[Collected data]
◆ ◆ ◆
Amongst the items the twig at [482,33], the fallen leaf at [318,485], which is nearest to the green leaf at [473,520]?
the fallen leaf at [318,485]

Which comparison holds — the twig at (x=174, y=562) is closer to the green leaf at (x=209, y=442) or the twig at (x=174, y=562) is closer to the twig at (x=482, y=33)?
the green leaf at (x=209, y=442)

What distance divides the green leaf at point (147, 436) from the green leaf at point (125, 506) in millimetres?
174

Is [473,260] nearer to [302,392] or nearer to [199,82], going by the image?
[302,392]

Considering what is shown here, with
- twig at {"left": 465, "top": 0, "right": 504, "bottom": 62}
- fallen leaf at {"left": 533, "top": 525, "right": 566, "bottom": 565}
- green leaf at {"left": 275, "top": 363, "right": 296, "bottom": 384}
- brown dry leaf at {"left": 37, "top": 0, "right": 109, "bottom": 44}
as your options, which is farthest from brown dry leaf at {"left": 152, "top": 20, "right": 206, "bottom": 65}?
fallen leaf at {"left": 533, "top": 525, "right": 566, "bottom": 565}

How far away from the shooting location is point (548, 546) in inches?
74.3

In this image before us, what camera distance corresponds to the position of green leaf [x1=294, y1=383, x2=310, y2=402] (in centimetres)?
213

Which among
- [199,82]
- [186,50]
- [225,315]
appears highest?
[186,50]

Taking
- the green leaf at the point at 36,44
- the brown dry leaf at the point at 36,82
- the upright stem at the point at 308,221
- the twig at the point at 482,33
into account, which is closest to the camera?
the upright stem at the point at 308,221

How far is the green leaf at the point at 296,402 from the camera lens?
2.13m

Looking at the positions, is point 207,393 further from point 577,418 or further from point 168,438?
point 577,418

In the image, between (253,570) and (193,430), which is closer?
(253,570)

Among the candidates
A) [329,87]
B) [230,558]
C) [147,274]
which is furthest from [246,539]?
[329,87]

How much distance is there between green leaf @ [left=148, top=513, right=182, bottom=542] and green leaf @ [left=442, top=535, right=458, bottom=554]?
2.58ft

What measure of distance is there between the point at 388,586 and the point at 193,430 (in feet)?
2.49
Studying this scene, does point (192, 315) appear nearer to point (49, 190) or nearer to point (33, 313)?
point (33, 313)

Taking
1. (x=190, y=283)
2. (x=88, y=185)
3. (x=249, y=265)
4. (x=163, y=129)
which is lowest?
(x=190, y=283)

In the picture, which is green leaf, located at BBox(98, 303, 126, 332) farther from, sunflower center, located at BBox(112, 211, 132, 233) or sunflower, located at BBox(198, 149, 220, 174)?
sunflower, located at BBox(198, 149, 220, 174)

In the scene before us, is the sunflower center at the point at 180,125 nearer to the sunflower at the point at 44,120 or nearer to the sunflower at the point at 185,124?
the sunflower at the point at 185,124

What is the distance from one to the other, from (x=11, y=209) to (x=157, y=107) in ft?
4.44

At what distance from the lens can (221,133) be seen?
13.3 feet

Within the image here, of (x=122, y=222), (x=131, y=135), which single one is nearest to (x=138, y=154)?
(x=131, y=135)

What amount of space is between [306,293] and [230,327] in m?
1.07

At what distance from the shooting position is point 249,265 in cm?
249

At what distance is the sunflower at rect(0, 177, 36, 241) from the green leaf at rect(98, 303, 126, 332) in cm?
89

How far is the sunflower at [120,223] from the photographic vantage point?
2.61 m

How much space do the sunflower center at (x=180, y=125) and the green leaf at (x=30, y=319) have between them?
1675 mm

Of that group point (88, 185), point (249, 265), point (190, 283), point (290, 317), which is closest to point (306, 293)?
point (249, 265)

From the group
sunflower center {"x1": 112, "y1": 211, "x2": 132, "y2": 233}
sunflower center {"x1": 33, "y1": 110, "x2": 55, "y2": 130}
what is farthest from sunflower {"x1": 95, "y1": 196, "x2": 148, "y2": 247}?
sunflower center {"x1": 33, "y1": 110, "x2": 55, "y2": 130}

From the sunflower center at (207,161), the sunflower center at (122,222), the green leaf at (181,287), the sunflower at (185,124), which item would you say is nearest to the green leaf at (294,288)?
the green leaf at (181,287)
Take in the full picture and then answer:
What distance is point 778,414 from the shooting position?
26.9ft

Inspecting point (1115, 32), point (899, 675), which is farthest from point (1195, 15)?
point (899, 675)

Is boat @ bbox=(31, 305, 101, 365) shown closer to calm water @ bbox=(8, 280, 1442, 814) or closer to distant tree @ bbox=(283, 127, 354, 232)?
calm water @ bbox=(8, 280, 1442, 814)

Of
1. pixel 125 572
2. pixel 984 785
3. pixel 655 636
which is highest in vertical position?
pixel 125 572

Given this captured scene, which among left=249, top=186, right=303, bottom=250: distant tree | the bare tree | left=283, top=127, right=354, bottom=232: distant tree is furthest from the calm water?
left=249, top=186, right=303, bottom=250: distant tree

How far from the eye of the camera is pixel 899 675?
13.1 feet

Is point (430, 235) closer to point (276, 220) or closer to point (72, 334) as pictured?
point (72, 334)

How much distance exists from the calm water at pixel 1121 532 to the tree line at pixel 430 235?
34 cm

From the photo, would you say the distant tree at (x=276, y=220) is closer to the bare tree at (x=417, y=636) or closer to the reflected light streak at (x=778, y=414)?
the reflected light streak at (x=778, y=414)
◆ ◆ ◆
◆ **WHAT THE TASK REQUIRES**
Copy out the stretch of the listing from the line containing "Inspecting point (1115, 32), point" through its final line, character for character.

◆ **THE SOLUTION**
Inspecting point (1115, 32), point (899, 675), which is farthest from point (1195, 15)?
point (899, 675)

Is boat @ bbox=(31, 305, 101, 365) shown closer to calm water @ bbox=(8, 280, 1442, 814) or closer to distant tree @ bbox=(283, 127, 354, 232)?
calm water @ bbox=(8, 280, 1442, 814)

Of
1. pixel 125 572
2. pixel 984 785
3. pixel 655 636
which is highest in vertical position?
pixel 125 572

Given this captured scene, which among left=249, top=186, right=303, bottom=250: distant tree | the bare tree | left=283, top=127, right=354, bottom=232: distant tree is furthest from the calm water?
left=249, top=186, right=303, bottom=250: distant tree

How far from the eye of the camera is pixel 899 675?
13.1 feet

Is point (430, 235) closer to point (276, 220) or closer to point (72, 334) as pictured?
point (72, 334)

How much distance exists from the calm water at pixel 1121 532 to the tree line at pixel 430 235?
34 cm

From the photo, would you say the distant tree at (x=276, y=220) is closer to the bare tree at (x=417, y=636) or closer to the reflected light streak at (x=778, y=414)?
the reflected light streak at (x=778, y=414)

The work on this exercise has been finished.